We spent about 45 minutes here before reboarding the bus and driving to the Trevi Fountain. The fountain was very crowded. It was just the beginning of the heavy crowds we would encounter that day. At the fountain we were given 45 minutes of free time to grab something to eat.
There are restaurants around the fountain area to sit down and eat but we thought that might take too long so we just grabbed a slice of pizza. The meeting point was at a gift shop where we could use the restrooms. We met at 1:15 and from there walked to the Pantheon. This is a beautiful building. The dome is open at the top because the builders didn’t understand how to close it. When it rains the rain comes in and enters a drain in the floor.
We reboarded the bus and this time had to leave all of our bags and belongings on the bus because bags bigger than a small purse can’t be taken into the Vatican. Our walk through the Vatican Museum started with a long and tiring climb up a multi-story ramp. Then our guide led us to many different pieces of art and gave a description of each one. The crowds were ridiculously large and the museum and Sistine Chapel were wall to wall people making the visit quite uncomfortable. In the Sistine Chapel we gathered in the middle of the floor and just looked up and stared at the beautiful ceiling.

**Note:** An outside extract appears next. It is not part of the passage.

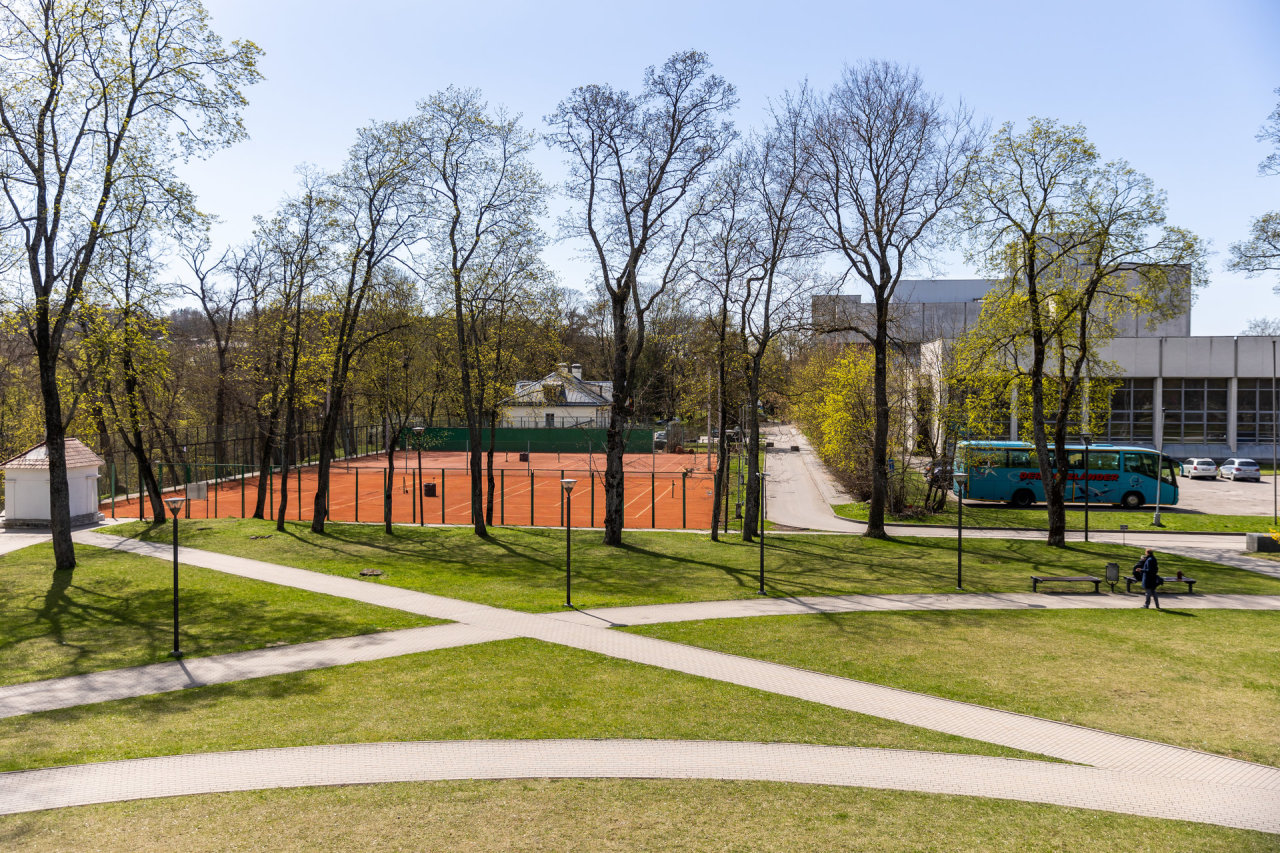 Tuskulėnų rimties parkas nori teniso kortų prie VRM kultūros rūmų: ten gali būti atradimų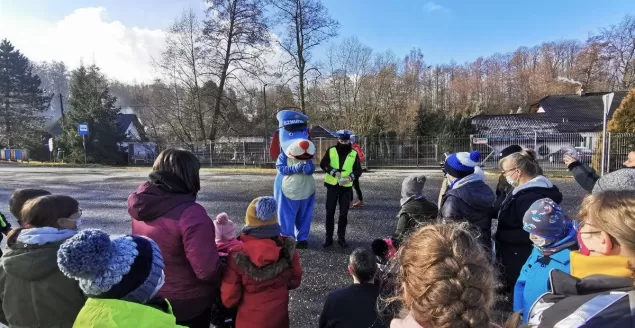 Ruszyły ferie zimowe. Policjanci prowadzą akcję "Bezpieczne ferie"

Upon leaving the Sistine Chapel we entered St. Peter’s Basilica. Again, the crowds were a problem. It was slow going entering. But who would have thought we’d have more problems getting OUT of the Basilica than we had getting into it? As we left the basilica to go out into the square the crowd was huge and pressing and it was impossible to keep our group together. It took us a half hour, packed shoulder to shoulder, to shuffle our way out the door. A young man from our group, George, was next to me. I grabbed onto the back of his shirt and Doc grabbed onto me so that if we got lost from our group we’d at least be lost together! George was very tall and able to see over the other heads in the crowd and he managed to locate our group waiting in the square. Getting to them through the crowd however, was slow going. When we finally managed to escape and get our group together we were way behind schedule. We made a quick stop at a crowded gift shop so that people could use the restrooms. As I had no interest in buying religious souvenirs which is all the shop sold, I waited outside. We met again 10 minutes later and walked to the bus. We were a half hour late getting back to the ship but since we were on a ship’s tour it wasn’t a problem. Other buses were also very late, some much later than us because of being stuck in traffic, and the ship didn’t leave port until nearly 2 hours later than planned.
Although I was happy to be able to say that I have finally visited Rome, the crowds made the experience impossible to enjoy and we wished we had chosen a different tour. It was early May, not even peak tourist season. My advice for those traveling in the summer is to choose one of the tours that go somewhere outside of Rome.